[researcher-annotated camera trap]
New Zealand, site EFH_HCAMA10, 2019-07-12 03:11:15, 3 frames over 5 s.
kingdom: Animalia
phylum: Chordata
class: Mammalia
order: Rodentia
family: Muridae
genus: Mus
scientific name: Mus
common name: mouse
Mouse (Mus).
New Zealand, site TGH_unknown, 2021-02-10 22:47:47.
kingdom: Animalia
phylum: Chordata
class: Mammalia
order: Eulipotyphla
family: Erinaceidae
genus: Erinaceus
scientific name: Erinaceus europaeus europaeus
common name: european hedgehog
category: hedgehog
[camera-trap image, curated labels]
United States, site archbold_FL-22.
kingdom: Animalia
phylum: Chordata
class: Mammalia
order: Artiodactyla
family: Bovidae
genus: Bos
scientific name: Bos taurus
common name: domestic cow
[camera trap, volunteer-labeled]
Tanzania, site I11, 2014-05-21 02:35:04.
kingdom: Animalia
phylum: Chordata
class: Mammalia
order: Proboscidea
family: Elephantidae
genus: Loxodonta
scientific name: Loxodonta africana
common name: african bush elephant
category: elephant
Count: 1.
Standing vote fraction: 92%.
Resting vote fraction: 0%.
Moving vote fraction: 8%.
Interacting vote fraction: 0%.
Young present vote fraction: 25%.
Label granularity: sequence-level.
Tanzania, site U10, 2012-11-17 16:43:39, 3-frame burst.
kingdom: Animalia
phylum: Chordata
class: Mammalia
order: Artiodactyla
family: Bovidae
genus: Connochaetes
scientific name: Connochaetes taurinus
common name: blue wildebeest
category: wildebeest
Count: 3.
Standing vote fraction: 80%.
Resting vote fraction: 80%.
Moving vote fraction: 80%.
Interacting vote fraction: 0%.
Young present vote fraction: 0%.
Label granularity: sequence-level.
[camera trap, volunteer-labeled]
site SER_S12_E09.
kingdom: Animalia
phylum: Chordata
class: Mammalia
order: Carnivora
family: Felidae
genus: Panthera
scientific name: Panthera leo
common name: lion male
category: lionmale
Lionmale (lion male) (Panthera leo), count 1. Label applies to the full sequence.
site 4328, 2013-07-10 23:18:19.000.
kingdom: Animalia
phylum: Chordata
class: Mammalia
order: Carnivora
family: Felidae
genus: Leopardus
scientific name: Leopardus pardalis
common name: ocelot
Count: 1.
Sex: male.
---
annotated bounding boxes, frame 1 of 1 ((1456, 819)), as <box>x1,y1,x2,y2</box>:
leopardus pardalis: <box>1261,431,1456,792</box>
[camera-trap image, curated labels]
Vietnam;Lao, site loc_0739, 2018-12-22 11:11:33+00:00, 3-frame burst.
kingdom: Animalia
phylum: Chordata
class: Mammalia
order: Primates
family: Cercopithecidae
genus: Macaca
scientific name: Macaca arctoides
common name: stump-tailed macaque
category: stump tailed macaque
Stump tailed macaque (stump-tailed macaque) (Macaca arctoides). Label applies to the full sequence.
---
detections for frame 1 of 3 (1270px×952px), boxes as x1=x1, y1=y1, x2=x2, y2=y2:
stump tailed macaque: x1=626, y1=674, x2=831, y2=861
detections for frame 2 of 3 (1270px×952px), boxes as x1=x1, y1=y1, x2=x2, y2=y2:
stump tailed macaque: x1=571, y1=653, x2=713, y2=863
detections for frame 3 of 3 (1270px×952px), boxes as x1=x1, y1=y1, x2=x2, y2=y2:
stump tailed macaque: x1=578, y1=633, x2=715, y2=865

********************

WHAT YOU WILL DO >> Using the data above, return each line exactly as written.

EXERCISE OUTPUT >>
[researcher-annotated camera trap]
New Zealand, site EFH_HCAMA10, 2019-07-12 03:11:15, 3 frames over 5 s.
kingdom: Animalia
phylum: Chordata
class: Mammalia
order: Rodentia
family: Muridae
genus: Mus
scientific name: Mus
common name: mouse
Mouse (Mus).
New Zealand, site TGH_unknown, 2021-02-10 22:47:47.
kingdom: Animalia
phylum: Chordata
class: Mammalia
order: Eulipotyphla
family: Erinaceidae
genus: Erinaceus
scientific name: Erinaceus europaeus europaeus
common name: european hedgehog
category: hedgehog
[camera-trap image, curated labels]
United States, site archbold_FL-22.
kingdom: Animalia
phylum: Chordata
class: Mammalia
order: Artiodactyla
family: Bovidae
genus: Bos
scientific name: Bos taurus
common name: domestic cow
[camera trap, volunteer-labeled]
Tanzania, site I11, 2014-05-21 02:35:04.
kingdom: Animalia
phylum: Chordata
class: Mammalia
order: Proboscidea
family: Elephantidae
genus: Loxodonta
scientific name: Loxodonta africana
common name: african bush elephant
category: elephant
Count: 1.
Standing vote fraction: 92%.
Resting vote fraction: 0%.
Moving vote fraction: 8%.
Interacting vote fraction: 0%.
Young present vote fraction: 25%.
Label granularity: sequence-level.
Tanzania, site U10, 2012-11-17 16:43:39, 3-frame burst.
kingdom: Animalia
phylum: Chordata
class: Mammalia
order: Artiodactyla
family: Bovidae
genus: Connochaetes
scientific name: Connochaetes taurinus
common name: blue wildebeest
category: wildebeest
Count: 3.
Standing vote fraction: 80%.
Resting vote fraction: 80%.
Moving vote fraction: 80%.
Interacting vote fraction: 0%.
Young present vote fraction: 0%.
Label granularity: sequence-level.
[camera trap, volunteer-labeled]
site SER_S12_E09.
kingdom: Animalia
phylum: Chordata
class: Mammalia
order: Carnivora
family: Felidae
genus: Panthera
scientific name: Panthera leo
common name: lion male
category: lionmale
Lionmale (lion male) (Panthera leo), count 1. Label applies to the full sequence.
site 4328, 2013-07-10 23:18:19.000.
kingdom: Animalia
phylum: Chordata
class: Mammalia
order: Carnivora
family: Felidae
genus: Leopardus
scientific name: Leopardus pardalis
common name: ocelot
Count: 1.
Sex: male.
---
annotated bounding boxes, frame 1 of 1 ((1456, 819)), as <box>x1,y1,x2,y2</box>:
leopardus pardalis: <box>1261,431,1456,792</box>
[camera-trap image, curated labels]
Vietnam;Lao, site loc_0739, 2018-12-22 11:11:33+00:00, 3-frame burst.
kingdom: Animalia
phylum: Chordata
class: Mammalia
order: Primates
family: Cercopithecidae
genus: Macaca
scientific name: Macaca arctoides
common name: stump-tailed macaque
category: stump tailed macaque
Stump tailed macaque (stump-tailed macaque) (Macaca arctoides). Label applies to the full sequence.
---
detections for frame 1 of 3 (1270px×952px), boxes as x1=x1, y1=y1, x2=x2, y2=y2:
stump tailed macaque: x1=626, y1=674, x2=831, y2=861
detections for frame 2 of 3 (1270px×952px), boxes as x1=x1, y1=y1, x2=x2, y2=y2:
stump tailed macaque: x1=571, y1=653, x2=713, y2=863
detections for frame 3 of 3 (1270px×952px), boxes as x1=x1, y1=y1, x2=x2, y2=y2:
stump tailed macaque: x1=578, y1=633, x2=715, y2=865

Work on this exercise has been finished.